Frequently Asked Questions
When does the Cascalote bloom in Phoenix?
Late fall through winter – typically November through February, with the peak usually in December and January. This is its defining characteristic and the main reason to plant it: it flowers when almost nothing else in the Phoenix landscape is blooming. On a clear winter day, a Cascalote in full bloom against a blue sky is one of the better things you can put in your yard.
How fast does a Cascalote grow?
Slowly. This is one of the slowest-growing ornamental trees commonly planted in Phoenix. Expect modest progress in the first few years. The trade-off is a tree with real longevity and increasingly good structure as it matures. If you need fast results, this isn’t the right tree. If you’re thinking long-term, it’s worth the wait.
Should I get the thorned or thornless variety?
Depends entirely on placement and your household. The thornless ‘Smoothie’ cultivar is the better choice for anywhere near foot traffic, play areas, pools, or pets. The standard thorned tree is fine – and arguably more visually interesting in a naturalistic planting – where clearance isn’t a concern.
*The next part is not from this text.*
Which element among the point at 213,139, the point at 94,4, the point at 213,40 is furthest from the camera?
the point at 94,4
If you’re not sure, lean toward ‘Smoothie’ since it eliminates the one real inconvenience of this tree without losing anything else.
Does the Cascalote lose its leaves?
In mild Phoenix winters, it stays evergreen. In colder winters or following a significant freeze, it may drop leaves temporarily before rebounding in spring. It’s described as semi-evergreen for this reason – evergreen in most years, deciduous under cold stress.
Is it similar to the Mexican Bird of Paradise?
Yes, closely related – both are in the Caesalpinia family and share the yellow flower color, lacy compound foliage, and multi-trunk growth habit. The main differences: Cascalote blooms in winter while Mexican Bird of Paradise blooms almost year-round; Cascalote is larger and slower-growing; and Cascalote is harder to find at standard nurseries. Mexican Bird of Paradise is a good alternative if you want similar aesthetics with easier availability and year-round flowers.
Does it attract hummingbirds?
Yes, though the bloom timing (late fall and winter) means hummingbird activity around it depends on whether they’re still in the area. In recent years, warmer Phoenix winters have meant more hummingbirds sticking around through the bloom season. Butterflies and bees also work the flowers.
The Cascalote fills a gap that almost nothing else in Phoenix horticulture does: a well-adapted, genuinely low-maintenance tree that puts on a serious flower show in winter, when the rest of the landscape is at its quietest. It asks for full sun, decent drainage, patient establishment, and consistent sucker removal. In return you get a tree that handles our alkaline soil and summer heat without complaint, rarely has pest or disease problems, and gets more beautiful with age. The only real decision is thorns vs. no thorns – and ‘Smoothie’ makes that an easy call for most residential settings. This is an underused tree in Phoenix yards and it deserves more attention than it gets.